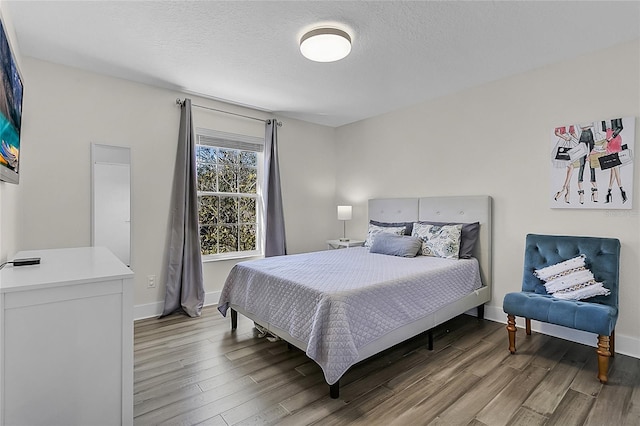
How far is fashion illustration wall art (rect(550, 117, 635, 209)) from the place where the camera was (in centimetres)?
245

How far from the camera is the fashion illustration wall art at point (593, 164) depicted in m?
2.45

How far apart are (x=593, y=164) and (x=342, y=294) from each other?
242 cm

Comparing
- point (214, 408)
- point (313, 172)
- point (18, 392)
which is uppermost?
point (313, 172)

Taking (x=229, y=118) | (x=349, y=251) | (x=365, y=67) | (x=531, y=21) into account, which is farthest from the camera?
(x=229, y=118)

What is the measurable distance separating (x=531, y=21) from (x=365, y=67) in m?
1.28

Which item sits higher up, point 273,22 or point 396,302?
point 273,22

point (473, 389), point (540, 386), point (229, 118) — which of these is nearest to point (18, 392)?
point (473, 389)

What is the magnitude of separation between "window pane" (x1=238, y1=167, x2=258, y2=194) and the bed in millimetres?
1461

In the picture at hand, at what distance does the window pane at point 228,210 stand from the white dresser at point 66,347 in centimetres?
263

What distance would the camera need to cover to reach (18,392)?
114 centimetres

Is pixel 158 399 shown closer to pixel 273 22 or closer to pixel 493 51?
pixel 273 22

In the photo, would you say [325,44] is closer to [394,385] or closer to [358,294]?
[358,294]

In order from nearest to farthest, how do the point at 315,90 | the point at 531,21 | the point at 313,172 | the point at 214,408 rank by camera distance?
the point at 214,408, the point at 531,21, the point at 315,90, the point at 313,172

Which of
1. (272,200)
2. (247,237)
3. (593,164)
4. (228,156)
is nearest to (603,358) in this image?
(593,164)
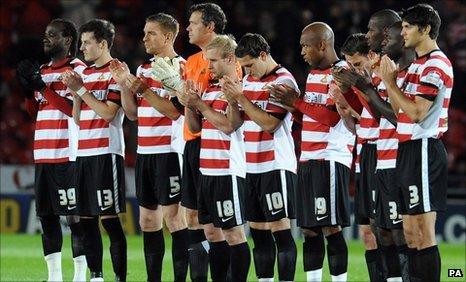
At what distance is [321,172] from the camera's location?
28.6 ft

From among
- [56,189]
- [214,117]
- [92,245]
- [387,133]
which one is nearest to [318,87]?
[387,133]

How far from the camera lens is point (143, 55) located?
18750mm

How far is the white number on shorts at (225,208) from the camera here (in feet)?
27.3

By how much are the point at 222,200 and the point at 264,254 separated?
54cm

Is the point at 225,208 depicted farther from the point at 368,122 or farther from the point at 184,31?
the point at 184,31

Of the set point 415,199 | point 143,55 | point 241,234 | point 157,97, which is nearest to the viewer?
point 415,199

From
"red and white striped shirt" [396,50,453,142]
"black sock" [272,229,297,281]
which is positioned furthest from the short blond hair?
"red and white striped shirt" [396,50,453,142]

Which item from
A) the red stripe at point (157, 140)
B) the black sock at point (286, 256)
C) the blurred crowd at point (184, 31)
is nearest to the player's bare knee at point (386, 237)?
the black sock at point (286, 256)

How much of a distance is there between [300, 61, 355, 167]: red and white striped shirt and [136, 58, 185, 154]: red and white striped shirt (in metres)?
1.09

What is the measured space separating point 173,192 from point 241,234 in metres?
0.97

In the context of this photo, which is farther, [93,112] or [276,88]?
[93,112]

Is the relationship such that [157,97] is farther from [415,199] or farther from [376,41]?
[415,199]

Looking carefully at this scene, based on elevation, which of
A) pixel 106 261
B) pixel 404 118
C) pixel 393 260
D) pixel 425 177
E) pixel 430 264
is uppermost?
pixel 404 118

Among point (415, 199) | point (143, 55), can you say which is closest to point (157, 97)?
point (415, 199)
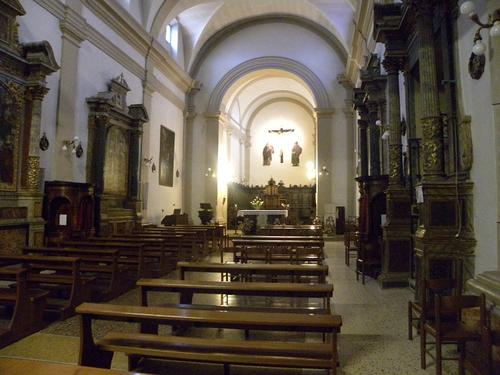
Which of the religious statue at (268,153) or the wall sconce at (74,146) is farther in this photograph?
the religious statue at (268,153)

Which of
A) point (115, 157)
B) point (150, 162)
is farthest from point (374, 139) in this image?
point (150, 162)

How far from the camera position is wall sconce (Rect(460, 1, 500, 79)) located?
3.29 meters

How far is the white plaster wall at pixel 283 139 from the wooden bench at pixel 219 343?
23.5 metres

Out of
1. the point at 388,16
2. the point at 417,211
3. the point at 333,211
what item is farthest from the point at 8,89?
the point at 333,211

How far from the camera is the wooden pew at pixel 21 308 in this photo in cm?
330

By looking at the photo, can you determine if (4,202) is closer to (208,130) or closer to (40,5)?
(40,5)

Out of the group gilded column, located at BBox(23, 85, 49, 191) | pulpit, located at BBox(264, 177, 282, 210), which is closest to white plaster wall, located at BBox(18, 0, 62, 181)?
gilded column, located at BBox(23, 85, 49, 191)

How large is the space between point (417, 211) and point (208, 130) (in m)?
12.9

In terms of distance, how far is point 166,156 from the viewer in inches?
580

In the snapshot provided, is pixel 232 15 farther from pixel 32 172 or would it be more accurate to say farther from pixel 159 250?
pixel 159 250

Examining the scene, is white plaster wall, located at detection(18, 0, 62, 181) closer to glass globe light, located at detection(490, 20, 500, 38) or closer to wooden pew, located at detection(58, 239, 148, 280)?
wooden pew, located at detection(58, 239, 148, 280)

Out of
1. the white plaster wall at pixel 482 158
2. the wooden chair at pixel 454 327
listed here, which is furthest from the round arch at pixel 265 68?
the wooden chair at pixel 454 327

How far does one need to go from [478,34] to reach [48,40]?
8.27 m

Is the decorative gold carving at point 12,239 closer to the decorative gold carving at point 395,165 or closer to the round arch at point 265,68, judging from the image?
the decorative gold carving at point 395,165
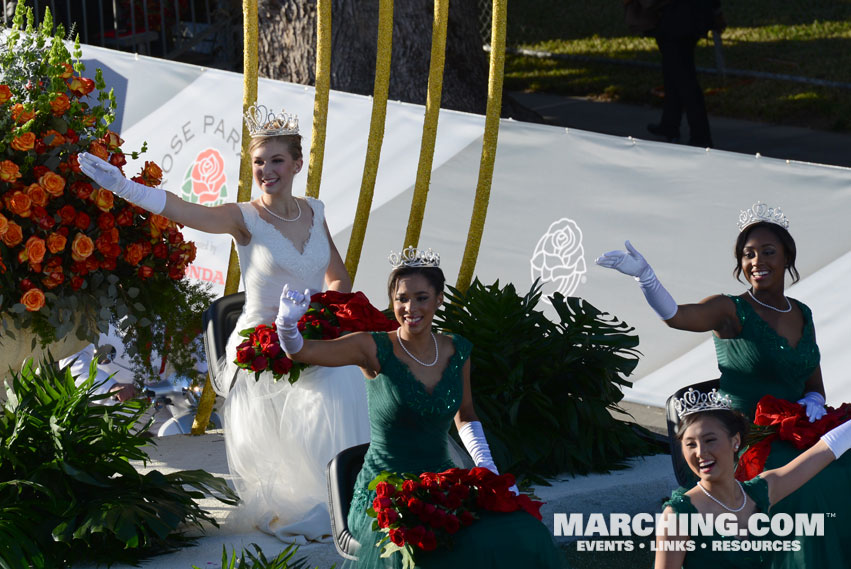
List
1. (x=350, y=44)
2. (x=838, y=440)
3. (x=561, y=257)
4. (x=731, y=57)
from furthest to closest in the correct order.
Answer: (x=731, y=57), (x=350, y=44), (x=561, y=257), (x=838, y=440)

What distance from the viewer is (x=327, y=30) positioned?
6547 millimetres

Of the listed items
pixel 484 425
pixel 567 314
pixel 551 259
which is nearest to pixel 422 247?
pixel 551 259

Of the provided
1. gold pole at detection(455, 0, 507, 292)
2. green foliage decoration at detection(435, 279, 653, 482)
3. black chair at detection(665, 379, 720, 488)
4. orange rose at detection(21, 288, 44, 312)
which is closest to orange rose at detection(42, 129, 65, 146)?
orange rose at detection(21, 288, 44, 312)

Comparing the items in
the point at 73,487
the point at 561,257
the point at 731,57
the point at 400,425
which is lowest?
the point at 73,487

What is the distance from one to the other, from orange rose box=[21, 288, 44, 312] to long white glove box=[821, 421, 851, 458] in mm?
2872

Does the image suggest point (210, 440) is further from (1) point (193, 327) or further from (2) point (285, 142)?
(2) point (285, 142)

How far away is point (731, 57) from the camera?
15.2 metres

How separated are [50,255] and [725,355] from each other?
8.62ft

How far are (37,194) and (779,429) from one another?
288 centimetres

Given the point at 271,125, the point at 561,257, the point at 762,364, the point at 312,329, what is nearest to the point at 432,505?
the point at 312,329

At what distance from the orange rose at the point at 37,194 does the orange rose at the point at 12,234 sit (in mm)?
115

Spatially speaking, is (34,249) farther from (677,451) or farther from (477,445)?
(677,451)

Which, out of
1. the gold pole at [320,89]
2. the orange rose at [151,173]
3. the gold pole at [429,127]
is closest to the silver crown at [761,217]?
the gold pole at [429,127]

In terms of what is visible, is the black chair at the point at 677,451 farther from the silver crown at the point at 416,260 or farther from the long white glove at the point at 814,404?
the silver crown at the point at 416,260
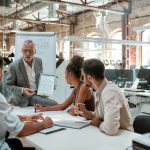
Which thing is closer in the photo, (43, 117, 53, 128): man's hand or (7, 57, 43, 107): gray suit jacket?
(43, 117, 53, 128): man's hand

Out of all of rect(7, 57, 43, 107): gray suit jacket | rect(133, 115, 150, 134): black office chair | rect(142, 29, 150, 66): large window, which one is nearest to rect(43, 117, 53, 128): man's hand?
rect(133, 115, 150, 134): black office chair

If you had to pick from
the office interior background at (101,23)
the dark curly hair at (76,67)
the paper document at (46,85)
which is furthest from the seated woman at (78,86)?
the office interior background at (101,23)

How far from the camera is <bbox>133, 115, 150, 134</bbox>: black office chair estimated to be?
2.07 meters

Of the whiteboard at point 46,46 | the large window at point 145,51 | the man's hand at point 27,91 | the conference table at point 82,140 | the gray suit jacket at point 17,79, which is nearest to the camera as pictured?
the conference table at point 82,140

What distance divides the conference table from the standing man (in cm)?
7

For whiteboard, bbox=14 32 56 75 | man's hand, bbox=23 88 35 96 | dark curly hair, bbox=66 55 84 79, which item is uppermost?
whiteboard, bbox=14 32 56 75

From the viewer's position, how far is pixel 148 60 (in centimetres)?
953

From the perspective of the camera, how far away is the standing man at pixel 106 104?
1828 millimetres

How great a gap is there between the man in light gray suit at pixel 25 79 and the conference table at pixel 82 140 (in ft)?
4.23

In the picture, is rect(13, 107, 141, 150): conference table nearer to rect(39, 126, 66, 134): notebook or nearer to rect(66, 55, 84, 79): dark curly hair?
rect(39, 126, 66, 134): notebook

--

▶ **Task instructions**
Quote, word for word, every line starting at the one that contains "estimated to be?" and ending with the final line of the entries.

▶ **Result**
How far from the camera is <bbox>133, 115, 150, 134</bbox>: black office chair estimated to be?
2.07 meters

Of the whiteboard at point 46,46 | the large window at point 145,51 | the man's hand at point 27,91 | the conference table at point 82,140 | the gray suit jacket at point 17,79, which is nearest to the camera as pictured?
the conference table at point 82,140

What distance divides the conference table from the standing man (in cm)?
7

For whiteboard, bbox=14 32 56 75 | man's hand, bbox=23 88 35 96 | dark curly hair, bbox=66 55 84 79, which item is uppermost?
whiteboard, bbox=14 32 56 75

From the viewer's position, how far is pixel 148 60 (in centimetres)?
953

From the perspective of the camera, how far away is the standing man at pixel 106 104?
1828 millimetres

How great a gap is there between the man in light gray suit at pixel 25 79 and the conference table at pixel 82 140 (in ft)?
4.23

In the picture, is rect(13, 107, 141, 150): conference table nearer to rect(39, 126, 66, 134): notebook or nearer to rect(66, 55, 84, 79): dark curly hair?
rect(39, 126, 66, 134): notebook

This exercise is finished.